GitHub

Fast Data Attribution for Text-to-Image Models

Sheng-Yu Wang¹, Aaron Hertzmann², Alexei A. Efros³, Richard Zhang², Jun-Yan Zhu¹.
Carnegie Mellon University¹, Adobe Research², UC Berkeley³
In NeurIPS, 2025.

Abstract

Data attribution for text-to-image models aims to identify the training images that most significantly influenced a generated output. Existing attribution methods involve considerable computational resources for each query, making them impractical for real-world applications. We propose a novel approach for scalable and efficient data attribution. Our key idea is to distill a slow, unlearning-based attribution method to a feature embedding space for efficient retrieval of highly influential training images. During deployment, combined with efficient indexing and search methods, our method successfully finds highly influential images without running expensive attribution algorithms. We show extensive results on both medium-scale models trained on MSCOCO and large-scale Stable Diffusion models trained on LAION, demonstrating that our method can achieve better or competitive performance in a few seconds, faster than existing methods by 2,500x - 400,000x. Our work represents a meaningful step towards the large-scale application of data attribution methods on real-world models such as Stable Diffusion.

Quick Start

Environment Setup

Create a conda/micromamba environment with all dependencies:

# Using conda
conda env create -f environment.yaml
conda activate fastgda

# Or using micromamba (faster)
micromamba env create -f environment.yaml
micromamba activate fastgda

(We mainly test our environment on micromamba.)

Download Data and Weights

All data files (pretrain weights, precomputed features, COCO images, influence rankings, and query images) are available on HuggingFace:

Download everything with a single command:

# Use the download script (~15GB total)
bash scripts/download_data.sh

(If you experienced rate limit by huggingface download, please rerun this script multiple times.)
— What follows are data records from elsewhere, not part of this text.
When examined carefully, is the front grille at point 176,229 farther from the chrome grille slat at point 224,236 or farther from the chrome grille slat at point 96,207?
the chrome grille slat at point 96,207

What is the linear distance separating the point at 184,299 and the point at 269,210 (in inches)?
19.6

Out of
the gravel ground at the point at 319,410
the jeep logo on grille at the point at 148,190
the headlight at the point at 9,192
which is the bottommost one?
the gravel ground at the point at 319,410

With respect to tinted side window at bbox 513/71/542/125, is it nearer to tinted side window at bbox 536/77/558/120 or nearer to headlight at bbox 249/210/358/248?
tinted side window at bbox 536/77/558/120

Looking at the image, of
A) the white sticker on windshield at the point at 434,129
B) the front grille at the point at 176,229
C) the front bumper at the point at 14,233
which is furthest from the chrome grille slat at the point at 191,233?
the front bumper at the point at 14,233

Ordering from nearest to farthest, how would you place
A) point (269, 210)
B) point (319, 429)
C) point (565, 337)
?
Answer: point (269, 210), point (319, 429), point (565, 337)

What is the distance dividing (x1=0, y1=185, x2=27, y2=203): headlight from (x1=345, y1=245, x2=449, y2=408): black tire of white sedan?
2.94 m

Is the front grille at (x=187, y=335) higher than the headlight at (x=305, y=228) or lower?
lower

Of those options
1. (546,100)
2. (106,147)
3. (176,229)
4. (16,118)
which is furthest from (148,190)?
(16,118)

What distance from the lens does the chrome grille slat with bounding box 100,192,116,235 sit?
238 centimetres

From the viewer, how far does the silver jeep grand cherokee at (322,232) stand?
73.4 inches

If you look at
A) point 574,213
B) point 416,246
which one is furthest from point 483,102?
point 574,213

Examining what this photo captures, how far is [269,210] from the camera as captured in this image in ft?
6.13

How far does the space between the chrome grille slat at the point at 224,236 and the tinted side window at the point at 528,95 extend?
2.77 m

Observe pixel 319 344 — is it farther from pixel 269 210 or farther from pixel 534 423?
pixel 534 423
The download script will automatically:

Download precomputed features for all feature types (DINO, CLIP, CLIP text, DINO+CLIP text)
Download and extract COCO train2017 images (concatenates split tar files)
Download ground truth influence rankings (influence_train.pkl, influence_test.pkl)
Download query images with precomputed latents and text embeddings
Download pretrain weight files

Expected data structure after download:

data/coco/
├── train2017/                     # COCO training images
├── feats/                         # Precomputed features
│   ├── dino+clip_text/
│   │   ├── data_feats.npy         # [118287, 1280] training features
│   │   ├── train_query_feats.npy  # [5000, 1280] training queries
│   │   └── test_query_feats.npy   # [1000, 1280] test queries
│   ├── dino/
│   ├── clip/
│   └── clip_text/
├── influence_train.pkl            # Ground truth training influences
├── influence_test.pkl             # Ground truth test influences
├── query_train/                   # Training query images
│   ├── images/
│   ├── latents.npy
│   ├── text_embeddings.npy
│   └── nn_dino.pkl
└── query_test/                    # Test query images
    ├── images/
    ├── latents.npy
    └── text_embeddings.npy

Run Interactive Demo

Launch a Gradio demo to explore image attributions:

python demo.py \
    --checkpoint weights/dino+clip_text.pth \
    --data_dir data/coco \
    --feature_dir data/coco/feats/dino+clip_text

The demo will:

Load a generated image and its caption
Compute calibrated features using the trained model
Rank all training images by influence score
Display the top-k most influential training images

Training the Ranker

Prerequisites

Before training, you need to run the data download script scripts/download_data.sh.

Train on COCO Dataset

Train a model using DINO + CLIP text features from this script:

bash scripts/train_coco.sh

Training Arguments

Dataset Settings:

--ftype: Feature type (e.g., dino+clip_text, dino, clip)
--data_dir: Directory containing feature files
--rank_file: Path to ground truth influence rankings (.pkl)

Model Architecture:

--hidden_sizes: Hidden layer sizes (default: [768, 768, 768])
--input_norm: Use layer normalization on input
--dropout: Dropout probability (default: 0.1)
--out_feat_dim: Output feature dimension (default: 768)

Training Hyperparameters:

--epochs: Number of epochs (default: 10)
--batch_size: Batch size (default: 4096)
--lr: Learning rate (default: 0.001)

Logging:

--wandb: Enable Weights & Biases logging
--wandb_project: W&B project name (default: fastgda)

Evaluation

Evaluate a trained model on the test set:

bash scripts/eval_coco.sh

This computes mAP@k (mean average precision at k) for different values of k, measuring how well the model ranks truly influential training images.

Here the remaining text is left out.